Best Way to Pipeline Serve App

Josiah_Reeves · November 4, 2024, 10:19pm

How severe does this issue affect your experience of using Ray?

Medium: It contributes to significant difficulty to complete my task, but I can work around it.

I’m creating an app to process images through various models and trying to find the best approach to handle this using Ray. I’m looking for something with the best performance. The basic pipeline looks like:

Read in image
Preprocessing step (cpu)
Run Model (gpu)
Post Processing step (cpu)
Write result

The options I see are:

Use a Dataset to read the images in and then map each subsequent step to the dataset. This is what I am currently doing. It works nicely but there seems to be a delay in startup time for the Dataset which isn’t ideal. Also, maybe not the most efficient for just 1-off images?
Composition, as described here: Deploy Compositions of Models — Ray 2.38.0
Ray workflows. These may be too new for now. Ray Workflows: Durable Ray Task Graphs — Ray 2.38.0

Akshay_Malik · November 14, 2024, 3:41pm

What is the scale and SLA you are working with here?

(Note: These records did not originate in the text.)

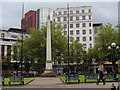 SP0686 : Monument and buildings by Birmingham Cathedral by Andrew Hill
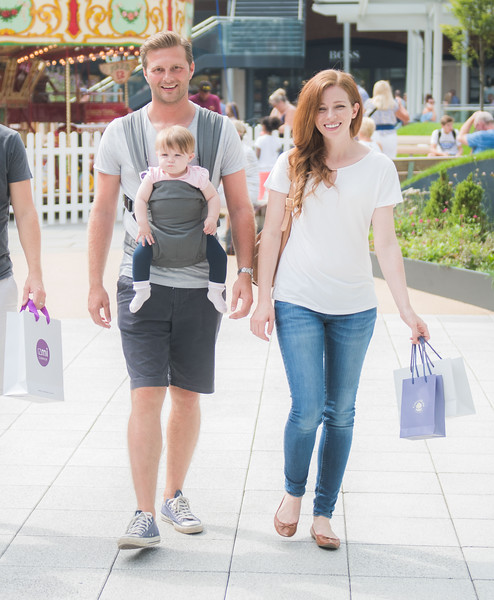 Izmi_Baby_Carrier_Mid_Grey_Lifestyle_Front_Facing_Carry_Mum_And_Dad_Shopping.jpg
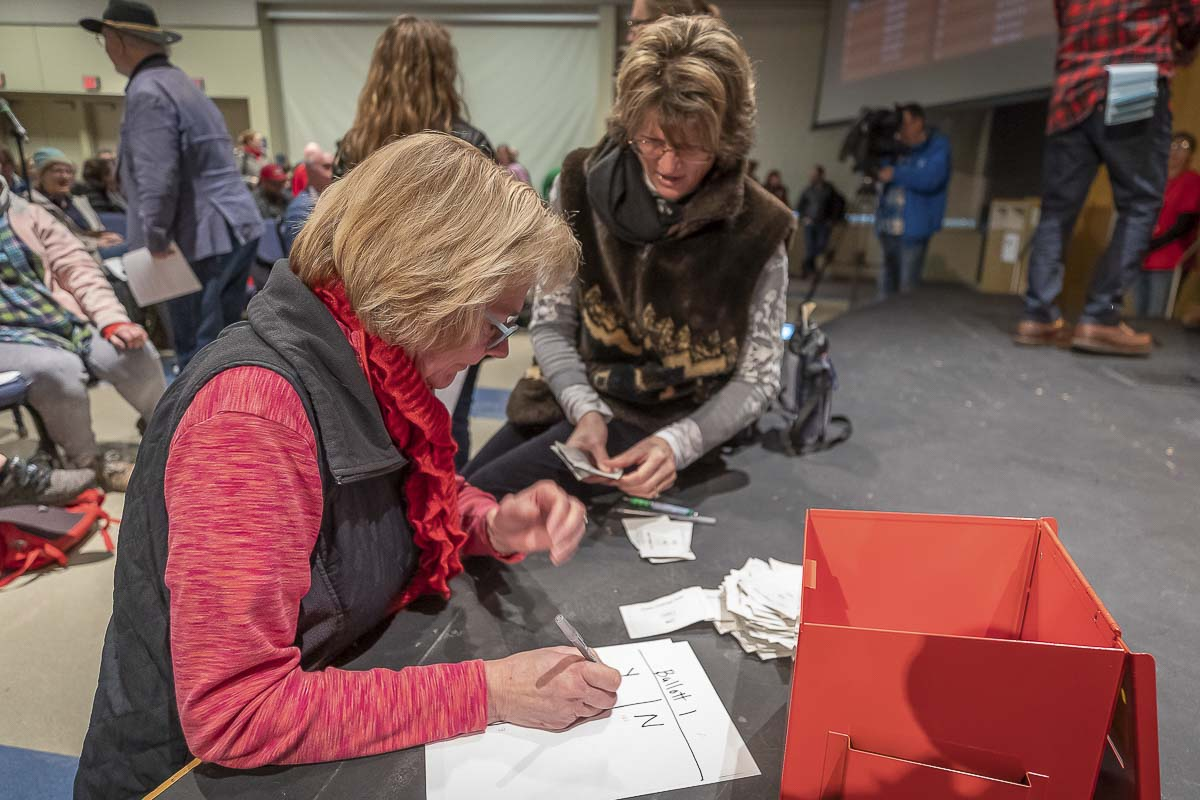 Julie Lemmond and Patricia Atkinson tally votes at Gaiser Hall after union members voted to approve a new contract Wednesday. Photo by Mike Schultz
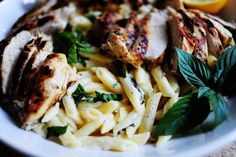 Lemon basil chicken and pasta -no need to marinate, just brush and grill; on the light end of lemon range is good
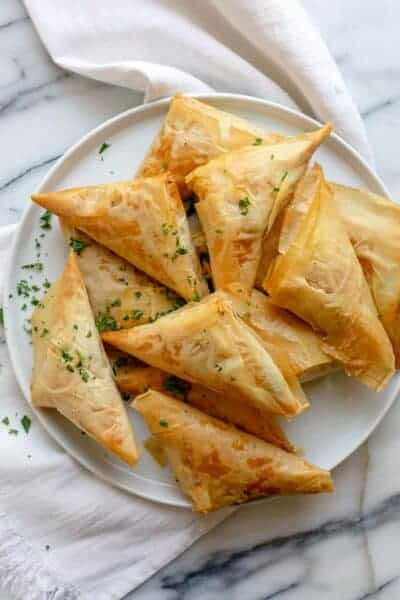 Greek spanakopita recipe made into triangles on a white plate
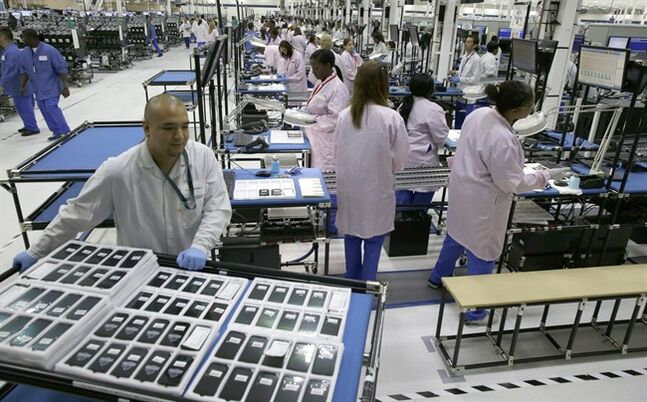 FILE - In this Tuesday, Sept. 10, 2013, file photo, workers man the Motorola smartphone plant in Fort Worth, Texas. Cellphone pioneer Motorola has announced it's closing a Texas manufacturing facility just a year after announcing its opening. (AP Photo/LM Otero, File)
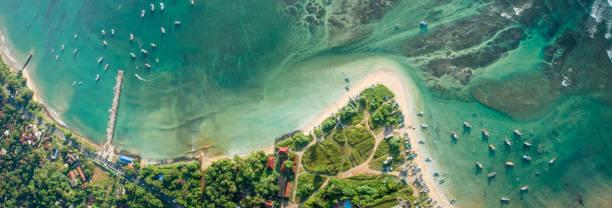 beautiful aerial view of tropical coastline and fishman village - fishman imagens e fotografias de stock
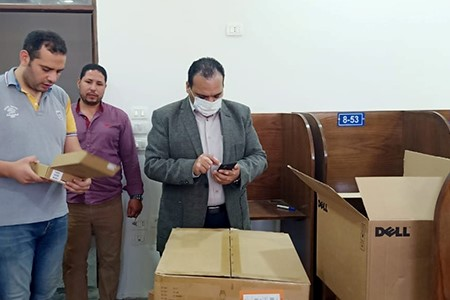 Tamer Samir inspects the Electronic Coordination Laboratories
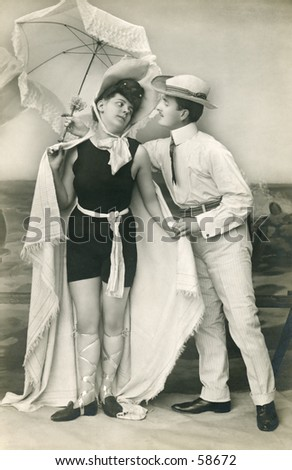 Vintage photo, circa 1900 of a man and woman with a beach umbrella - stock photo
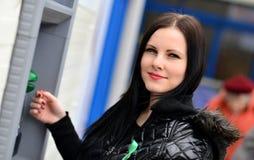 Το κορίτσι σύρει έξω τα χρήματα σε μετρητά ATM Στοκ Εικόνες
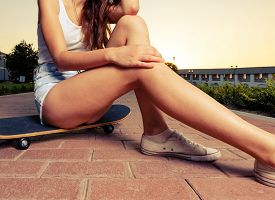 picture of short legs  - Legs of skateboarder girl sit on the board in short jeans shorts place for text is on the ground - JPG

Josiah_Reeves · November 18, 2024, 4:12pm

10-50 frame videos with several hundred videos concurrently processing. Priority is processing speed however initial startup delays are ok. Second, I want to make sure the gpu is being fully saturated, reading and processing the inputs should be as fast as possible. And finally some fault tolerance would be ideal.

I have a fast working pipeline using Datasets but the map method can be somewhat limiting and maping multiple Classes adds a noticeable delay to each deployment call (not just an initial startup delay). I did a small test with just ray.remote functions which had comparable performance to the Dataset however it seems to run into more crashes (possibly an implementation issue on my end) which is problematic if a few frames don’t get processed in a video.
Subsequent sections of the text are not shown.